=== What you need to do ===
Restate the lines of the material below word for word, from the first through the one containing "28 5. Interpretation/", and include nothing else; pictures stay out.

=== Data for the task ===
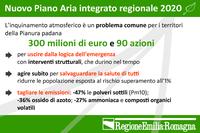 Piano Aria 2020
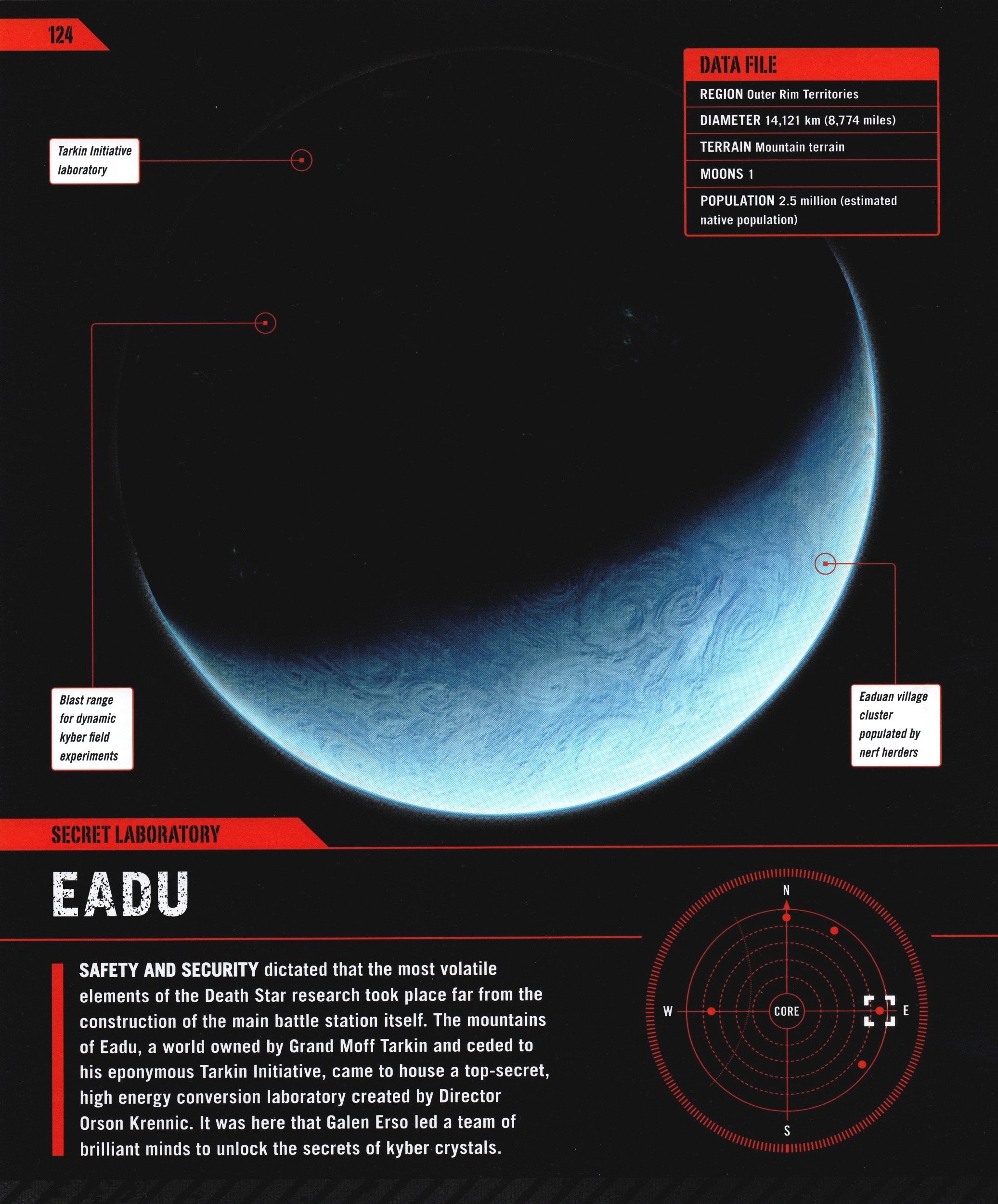 Rogue One Ultimate Visual Guide (b0bafett_Empire) p124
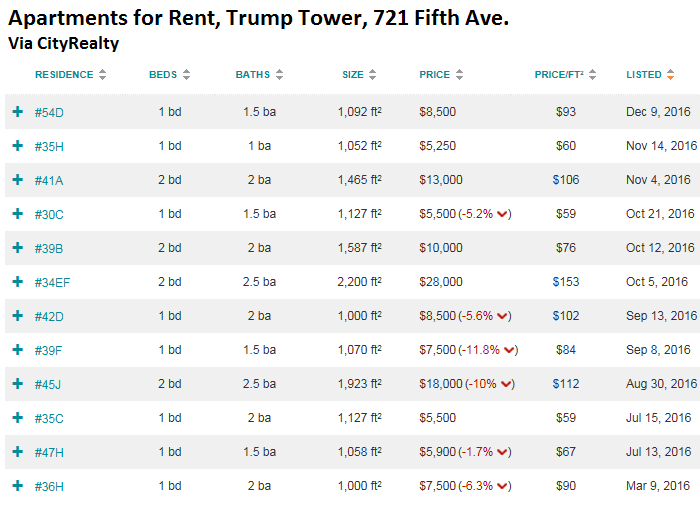 us-trump-tower-apartments-for-rent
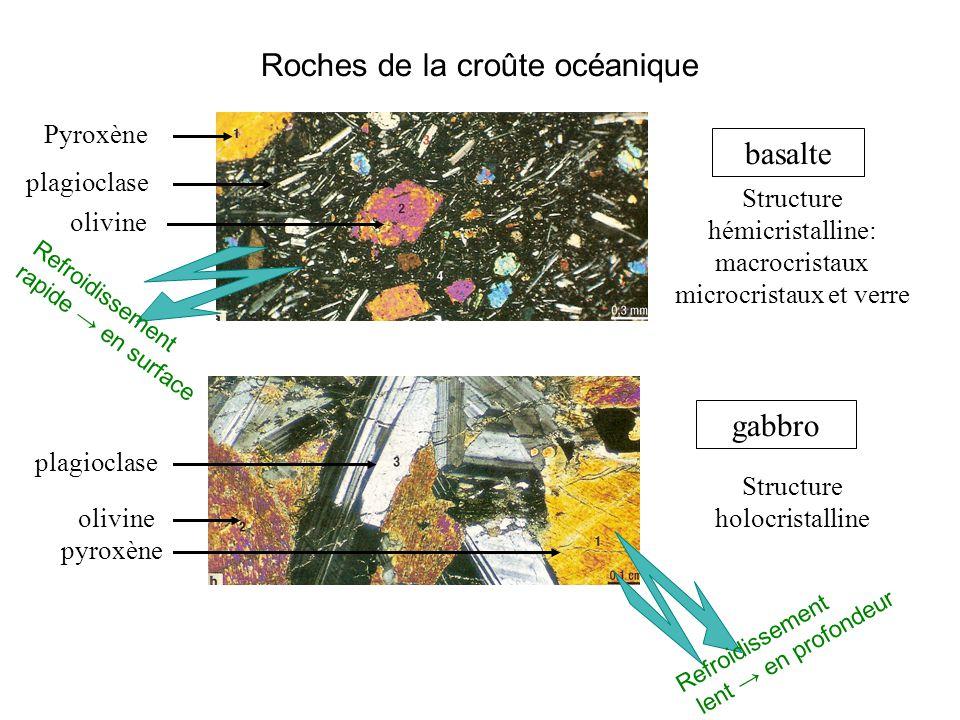 Roches de la croûte océanique basalte Structure hémicristalline: macrocristaux microcristaux et verre Pyroxène plagioclase olivine gabbro Structure ho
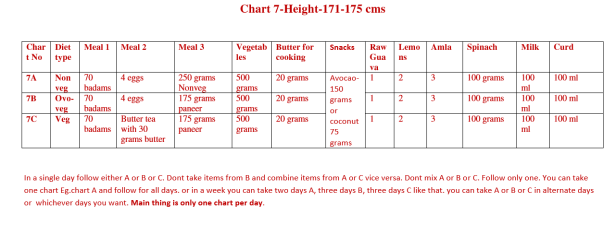 Chart 7 - Height (171 to 175 cms)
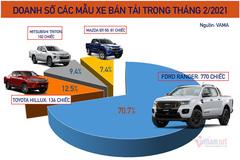 Xe bán tải tháng 2: Cuộc đua cho vị trí số 2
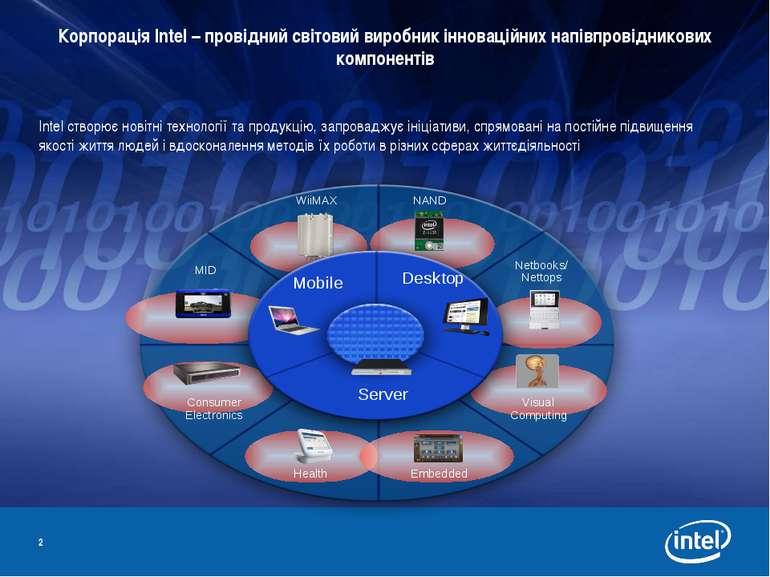 * Корпорація Intel – провідний світовий виробник інноваційних напівпровіднико...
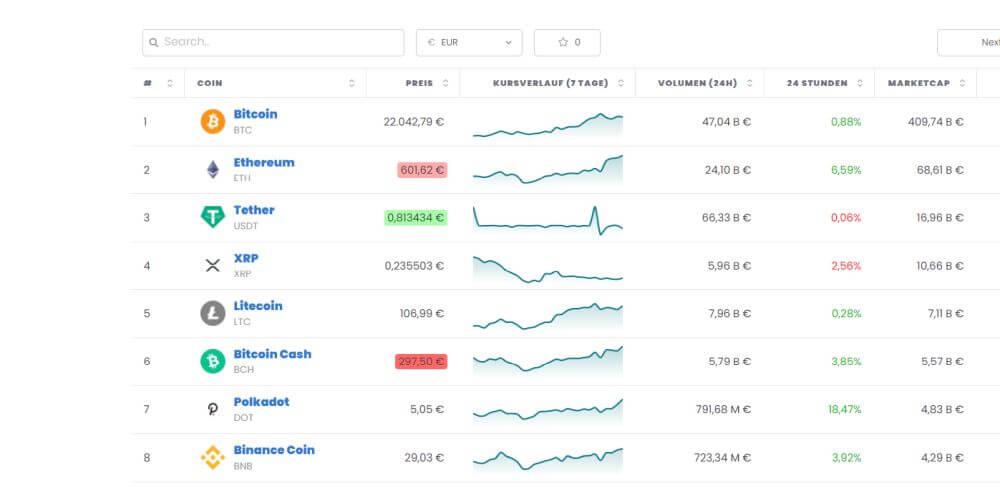 Aktuelle Charts Liste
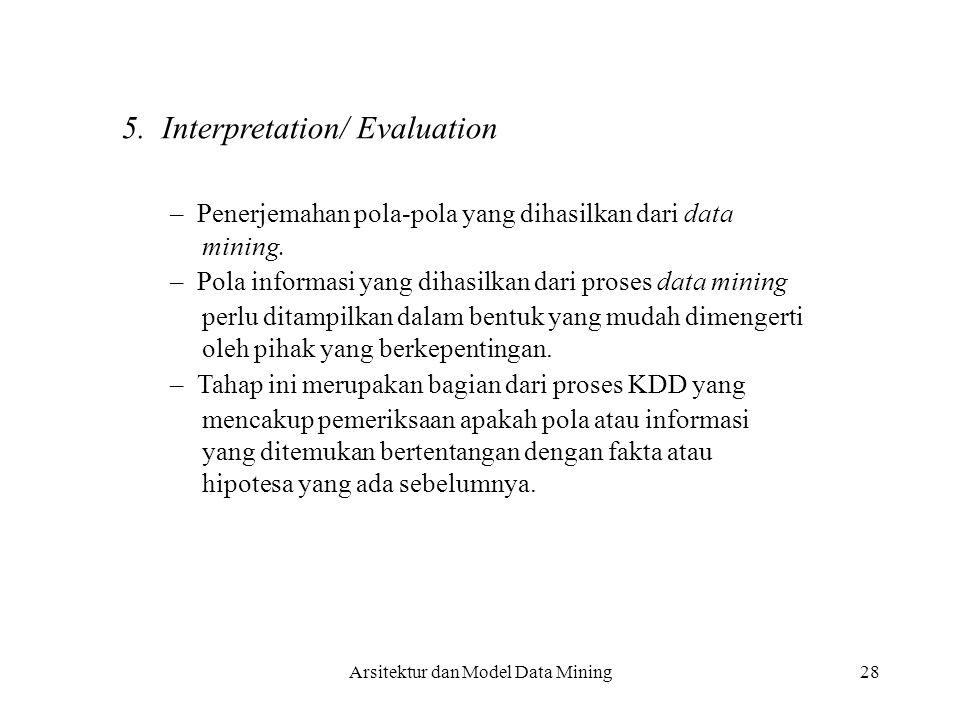 28 5. Interpretation/ Evaluation – Penerjemahan pola-pola yang dihasilkan dari data mining. – Pola informasi yang dihasilkan dari proses data mining p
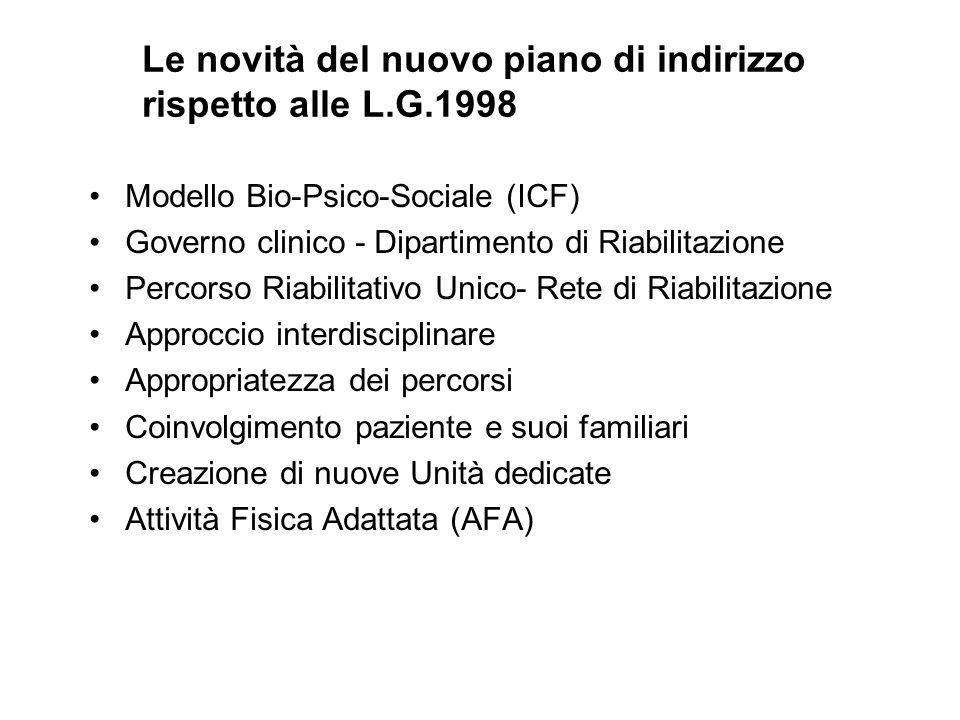 Le novità del nuovo piano di indirizzo rispetto alle L.G.1998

=== Result of this task ===
 Piano Aria 2020
 Rogue One Ultimate Visual Guide (b0bafett_Empire) p124
 us-trump-tower-apartments-for-rent
 Roches de la croûte océanique basalte Structure hémicristalline: macrocristaux microcristaux et verre Pyroxène plagioclase olivine gabbro Structure ho
 Chart 7 - Height (171 to 175 cms)
 Xe bán tải tháng 2: Cuộc đua cho vị trí số 2
 * Корпорація Intel – провідний світовий виробник інноваційних напівпровіднико...
 Aktuelle Charts Liste
 28 5. Interpretation/ Evaluation – Penerjemahan pola-pola yang dihasilkan dari data mining. – Pola informasi yang dihasilkan dari proses data mining p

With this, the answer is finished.